Request
Keep only the lines below that contain the string "item", and copy each one. Matching is case-sensitive.

_ _ _ _

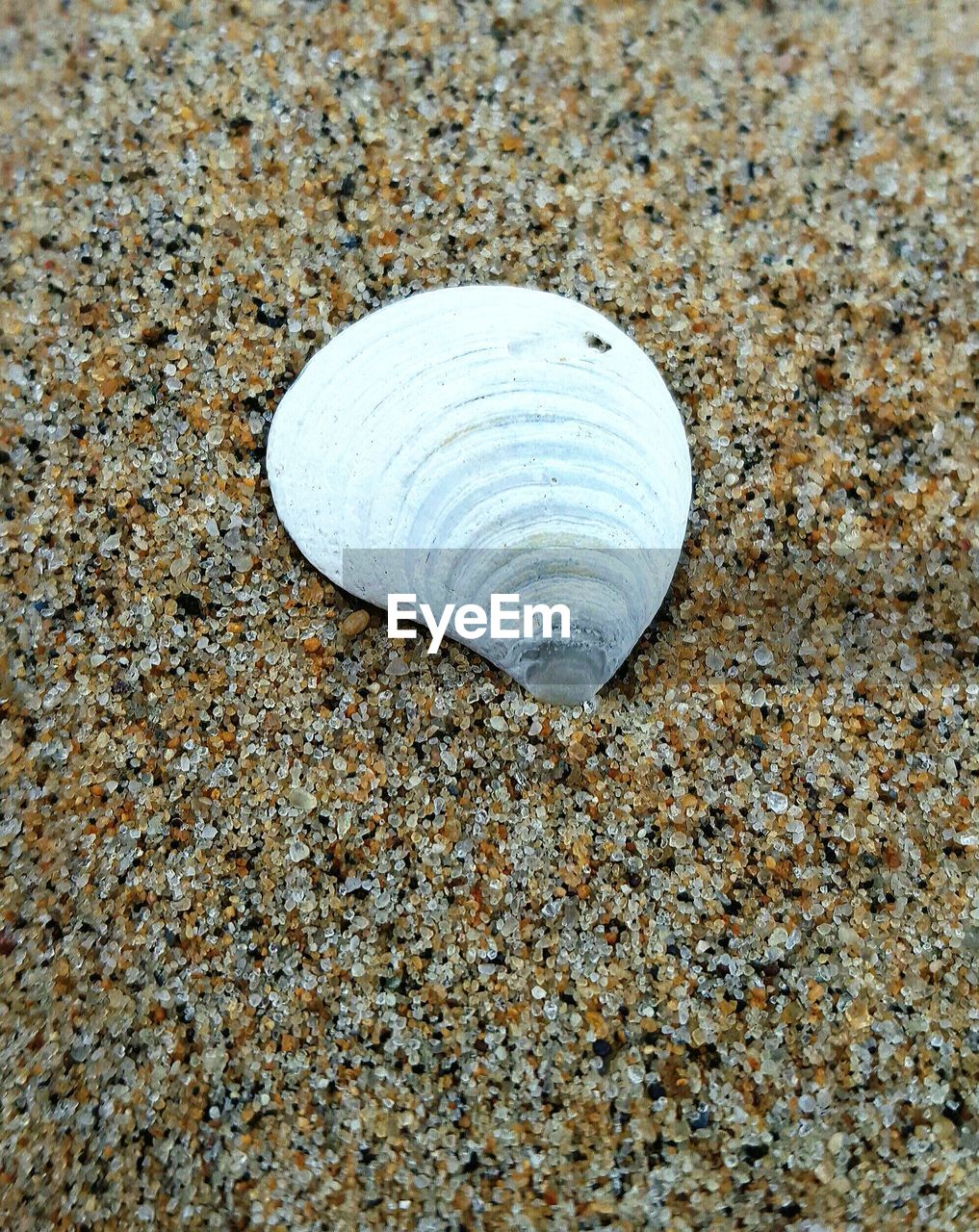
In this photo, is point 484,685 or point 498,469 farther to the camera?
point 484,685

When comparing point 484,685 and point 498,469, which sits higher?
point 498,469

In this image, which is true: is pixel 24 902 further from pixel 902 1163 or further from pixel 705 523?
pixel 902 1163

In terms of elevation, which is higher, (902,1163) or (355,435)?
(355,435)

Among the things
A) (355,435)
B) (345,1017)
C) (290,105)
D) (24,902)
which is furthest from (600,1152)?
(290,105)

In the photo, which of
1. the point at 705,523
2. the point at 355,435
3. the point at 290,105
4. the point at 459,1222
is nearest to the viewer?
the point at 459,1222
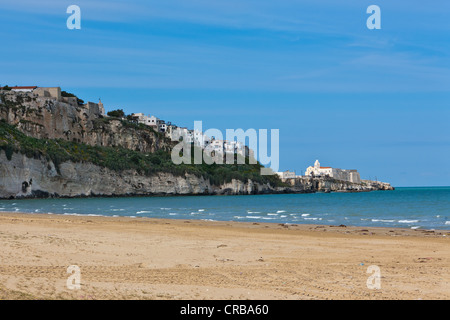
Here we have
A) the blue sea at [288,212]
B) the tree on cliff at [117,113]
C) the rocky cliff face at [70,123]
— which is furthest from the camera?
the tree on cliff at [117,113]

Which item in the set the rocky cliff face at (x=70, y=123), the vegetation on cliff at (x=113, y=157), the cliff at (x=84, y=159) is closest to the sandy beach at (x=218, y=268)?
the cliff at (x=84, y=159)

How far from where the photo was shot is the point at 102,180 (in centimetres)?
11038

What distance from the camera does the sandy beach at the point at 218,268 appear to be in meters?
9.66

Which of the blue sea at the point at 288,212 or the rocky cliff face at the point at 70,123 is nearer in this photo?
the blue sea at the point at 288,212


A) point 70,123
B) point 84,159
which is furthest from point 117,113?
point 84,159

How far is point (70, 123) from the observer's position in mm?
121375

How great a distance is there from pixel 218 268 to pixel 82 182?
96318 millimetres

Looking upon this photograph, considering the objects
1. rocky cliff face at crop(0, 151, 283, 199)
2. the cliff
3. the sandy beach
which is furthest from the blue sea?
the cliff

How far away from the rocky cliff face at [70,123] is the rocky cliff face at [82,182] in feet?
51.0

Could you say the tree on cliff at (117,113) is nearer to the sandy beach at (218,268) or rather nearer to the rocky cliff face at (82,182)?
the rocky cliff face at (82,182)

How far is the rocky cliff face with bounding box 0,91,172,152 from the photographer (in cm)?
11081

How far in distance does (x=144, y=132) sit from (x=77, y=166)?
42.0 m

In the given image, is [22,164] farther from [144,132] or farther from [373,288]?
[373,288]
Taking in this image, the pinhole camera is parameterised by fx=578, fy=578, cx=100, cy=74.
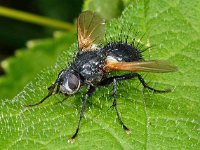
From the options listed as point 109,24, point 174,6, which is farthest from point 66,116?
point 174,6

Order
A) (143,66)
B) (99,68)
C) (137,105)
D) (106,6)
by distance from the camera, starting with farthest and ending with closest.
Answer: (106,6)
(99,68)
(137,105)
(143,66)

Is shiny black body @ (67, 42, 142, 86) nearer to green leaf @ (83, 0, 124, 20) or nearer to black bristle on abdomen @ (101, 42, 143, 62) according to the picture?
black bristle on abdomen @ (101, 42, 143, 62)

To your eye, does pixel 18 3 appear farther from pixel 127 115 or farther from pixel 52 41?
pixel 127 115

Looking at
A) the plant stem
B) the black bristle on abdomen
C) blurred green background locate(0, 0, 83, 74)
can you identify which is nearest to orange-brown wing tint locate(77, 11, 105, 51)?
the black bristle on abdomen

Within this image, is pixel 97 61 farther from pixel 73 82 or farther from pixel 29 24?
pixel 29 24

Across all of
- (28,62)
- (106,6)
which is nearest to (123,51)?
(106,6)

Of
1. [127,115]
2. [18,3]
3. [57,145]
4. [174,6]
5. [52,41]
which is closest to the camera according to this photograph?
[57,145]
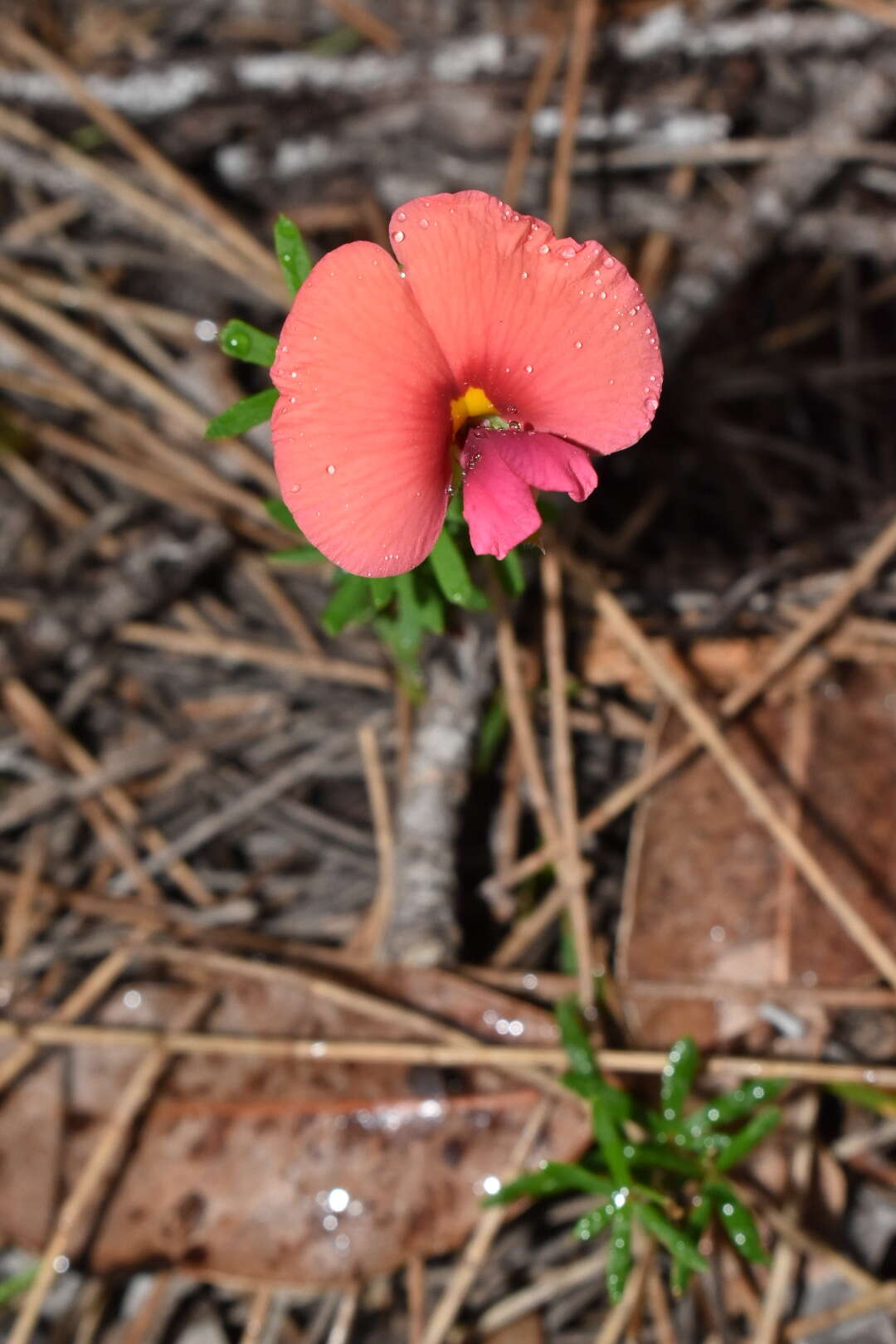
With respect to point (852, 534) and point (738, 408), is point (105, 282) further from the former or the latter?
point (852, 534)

_ _ _ _

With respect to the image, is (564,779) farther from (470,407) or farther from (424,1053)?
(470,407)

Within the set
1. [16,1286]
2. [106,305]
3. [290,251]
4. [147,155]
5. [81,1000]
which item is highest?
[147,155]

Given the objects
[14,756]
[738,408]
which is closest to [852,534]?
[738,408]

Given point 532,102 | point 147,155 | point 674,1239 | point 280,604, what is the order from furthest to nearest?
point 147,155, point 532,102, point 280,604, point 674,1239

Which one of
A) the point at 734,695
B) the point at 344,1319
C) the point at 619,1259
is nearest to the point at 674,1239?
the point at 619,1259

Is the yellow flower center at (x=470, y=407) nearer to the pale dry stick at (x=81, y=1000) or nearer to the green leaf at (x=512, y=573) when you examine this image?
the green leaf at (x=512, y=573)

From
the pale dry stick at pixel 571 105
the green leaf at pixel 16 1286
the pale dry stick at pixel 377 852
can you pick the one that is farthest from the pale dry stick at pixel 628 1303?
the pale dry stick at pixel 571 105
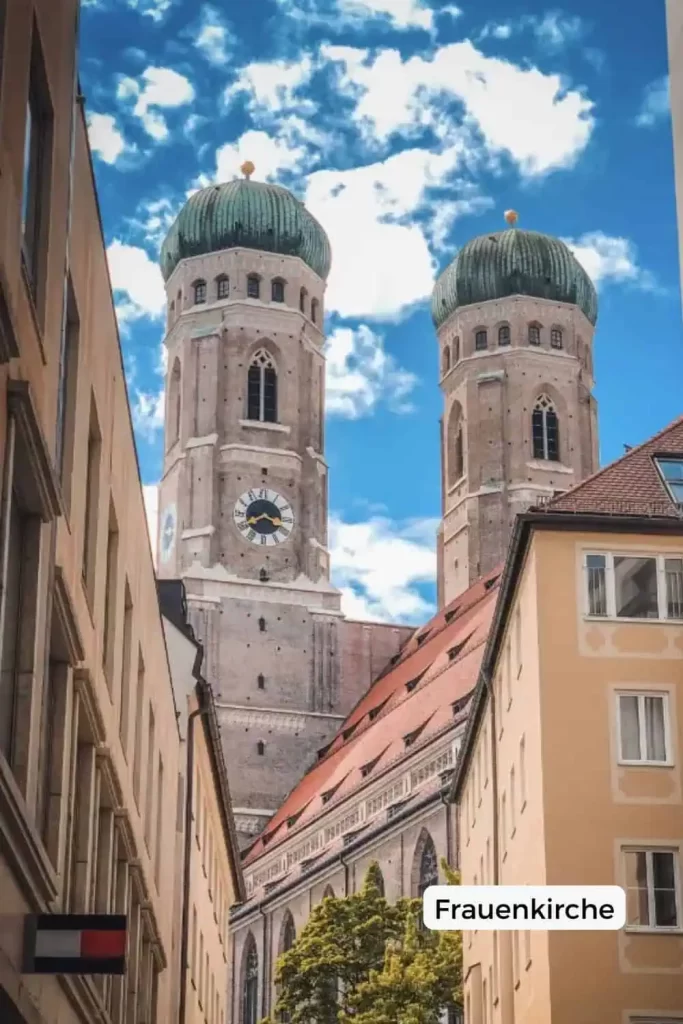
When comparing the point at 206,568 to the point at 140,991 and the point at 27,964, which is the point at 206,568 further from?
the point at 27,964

_ _ _ _

Answer in full
Which item in the set the rocky cliff face at (x=70, y=123), the vegetation on cliff at (x=113, y=157), the cliff at (x=84, y=159) is closest to the sandy beach at (x=218, y=268)?
which item is highest?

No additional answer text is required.